● Source extract
════

The cracks in the wall of the church

Have you been to one of those churches that is tidy and fine and in good repair, but the architectural style is . . . ongepotchket? A little of this and a little of that, and it all adds up to much too much.

Church buildings like this have clearly gone through countless renovations. Some parts are neoclassical, some are vaguely nautical. The light fixtures are from the 80s; the stations of the cross from the 50s, and the tabernacle is from who knows when. When was it okay to put those particular colors and textures together, and when was that shape ever anything but grotesque? And that’s where we keep Jesus.

It’s not just church buildings, but the Catholic Church itself that is this way. It has undergone more renovations that we can imagine. What we think of as Catholicism is not a coherent, uniform, elegant whole carefully curated by the Holy Spirit, but a sort of yard sale arrangement patched together out of whatever is made available to us in our era, in our region, in our budget, in our tradition.

That goes not only for architecture and decor, but also for styles of worship, for what we emphasize in how we incorporate our faith into our life, and for which virtues and which sins we emphasize, and for how we think about God.

The indispensable core of what unifies us as Catholics is smaller and more basic than we may realize, and so much of what feels normal and even central is actually just cultural, and may very well someday be renovated away.

Does this thought cause some discomfort? It should. The Church is not just about us or our times, and never was meant to be. Even the things that appeal to us and nourish us and give us comfort and support are not as central as we might imagine.

But wait, it gets worse! For some Catholics, living the faith is like coming into their old familiar ongepotchket, hodgepodge, yard sale church building, and one day they spot not only some aesthetic incoherence, but an actual crack in the wall.

And suddenly, they can’t shake the idea that the crack isn’t just a crack, but a portent. That everything they see around them, the things that appeal to them and the things that don’t, are an edifice built over a sinkhole. They feel they must tread carefully or the whole thing will cave in. That the cracks are structural; that there’s a yawning abyss under our feet.

Sometimes that emptiness seems like the only real thing, and every part of the church that has been built over it looks like it’s moments away from tumbling down into gehenna.

Those people who leave the Church over little things

People leave the Church for all kinds of reasons. Usually it’s more than one reason; but sometimes people will be able to point to the one thing that tipped them over the edge. Very often, it’s the sex abuse scandal. But also fairly often, it’s something that sounds less serious. It sounds like something that people should be able to get past:

“I was going through a rough time in my marriage and a priest gave a jerky sermon about divorce, so I walked out and never came back.”

════

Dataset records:
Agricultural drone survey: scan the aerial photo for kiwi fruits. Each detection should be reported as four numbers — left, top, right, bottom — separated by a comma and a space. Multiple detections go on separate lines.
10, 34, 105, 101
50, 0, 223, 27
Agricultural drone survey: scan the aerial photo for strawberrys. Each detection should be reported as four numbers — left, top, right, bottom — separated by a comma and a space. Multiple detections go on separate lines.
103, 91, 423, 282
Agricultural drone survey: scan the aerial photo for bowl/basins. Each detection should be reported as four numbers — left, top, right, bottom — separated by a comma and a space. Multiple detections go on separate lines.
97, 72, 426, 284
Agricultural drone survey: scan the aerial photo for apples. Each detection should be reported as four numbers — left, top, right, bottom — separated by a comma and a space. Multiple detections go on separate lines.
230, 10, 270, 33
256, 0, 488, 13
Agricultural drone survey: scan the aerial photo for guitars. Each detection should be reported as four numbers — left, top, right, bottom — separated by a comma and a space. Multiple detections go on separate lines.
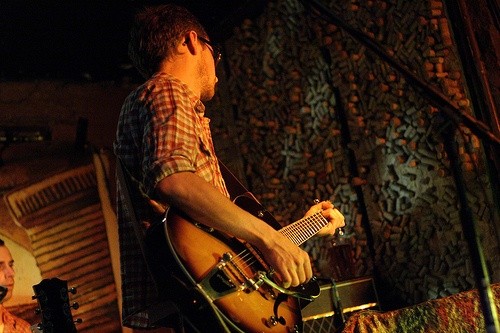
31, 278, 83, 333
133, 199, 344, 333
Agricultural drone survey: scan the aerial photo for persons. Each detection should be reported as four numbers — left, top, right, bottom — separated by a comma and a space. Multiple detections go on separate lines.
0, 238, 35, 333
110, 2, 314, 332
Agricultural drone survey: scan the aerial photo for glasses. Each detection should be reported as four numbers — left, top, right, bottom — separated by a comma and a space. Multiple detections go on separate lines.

════

● Directions
1. Answer these questions using the essay about the church.
(a) Which decade do the light fixtures in the church building date from?
(b) What kind of arrangement does the essay compare Catholicism to?
(c) What reason for leaving the Church does the essay say comes up very often?
2. Print the part of the essay about the church that opens with the words containing "The cracks in" and closes with "much too much.".
The dataset records are separate from the essay and not connected to it.

● Expected responses
1.
(a) The 80s.
(b) A yard sale arrangement.
(c) The sex abuse scandal.

2.
The cracks in the wall of the church

Have you been to one of those churches that is tidy and fine and in good repair, but the architectural style is . . . ongepotchket? A little of this and a little of that, and it all adds up to much too much.